The commonest is bringing in the groceries. It’s very important that I bring the groceries inside with as few trips as possible. My love is amused to see how I’ll hang shopping bags all the way up and down my arms, and maybe loop a couple around my legs, and hang two or three lighter bags from each ear, and if I could get away with it I’d hold one in my mouth too. Sometimes I’ve bought an unnecessary Chapstik or roll of Necco wafers so I could stuff them in my nose just so I can bring in more stuff on the one trip. The saddest thing I can do is get up to the door and realize I’m surrounded by a protective layer of grocery bags reaching up to the second-floor windows, because that means I have to set something down to fit through the door, which I forgot to open so I have to kick it in and repair the frame afterwards.

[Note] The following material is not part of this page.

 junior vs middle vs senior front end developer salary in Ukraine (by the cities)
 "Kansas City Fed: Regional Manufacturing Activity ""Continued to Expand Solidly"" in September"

But, boy, if I can get it all in in one trip and fall over into a titanic sprawling mass of packs of frozen French fries and cans of condensed milk that roll through the dining room, into the living room, and come to a rest under our pet rabbit, whose ears are perked up to full attention over this collapse, then I am happy.

Less common but at least as satisfying is hardware stores. I feel a wonderful sense of place when I’m in a hardware store, for whatever reason, and I would let my father mention here how hilarious this is except when I asked him to write something about it he started laughing hysterically and he’s barely stopped to take breaths, much less to get his composure enough to write anything, since, and it’s been eighteen days now. I am not your traditionally handy person. Would you believe that I have attempted to change a flat tire and, after having got the car jacked up not nearly enough to do this but finding myself unable to either lift it higher or let it get back to the ground again, I’ve abandoned my car in the intersection where the flat tire became un-ignorable and taken the bus home, on three separate occasions? Sure you would, and it doesn’t even matter that nothing all that much like this has never happened to me, because it makes too much sense that this is the sort of thing that should, and you know that too.

But set me in a hardware store, where I have absolutely no business being and no ability to identify anything past “this is probably not a wrench”, and I feel this wonderful inner peace. I think it’s the sense of a world of potential all organized into little grey boxes of metal and plastic parts, surrounded by tools that for some reason aren’t in alphabetical order. Or it’s getting to occasionally overhear people talking about “joists”. I’m not sure what a joist is but I know they are subjects of legitimate discussion when in hardware stores, and that reassures me. Life may be chaos and a struggle for comprehension, but for a little while, there’s cylinders of steel or iron or aluminum of something and gaskets of some kind of plastic or whatnot, and people walking around casually hefting things that are probably not wrenches and they have plans to make joists of things and maybe fix the doorframe. It’s perfect.

You know, I suspect I’d be happier if I could get the groceries in without any trips, but I haven’t worked out the details of that just yet.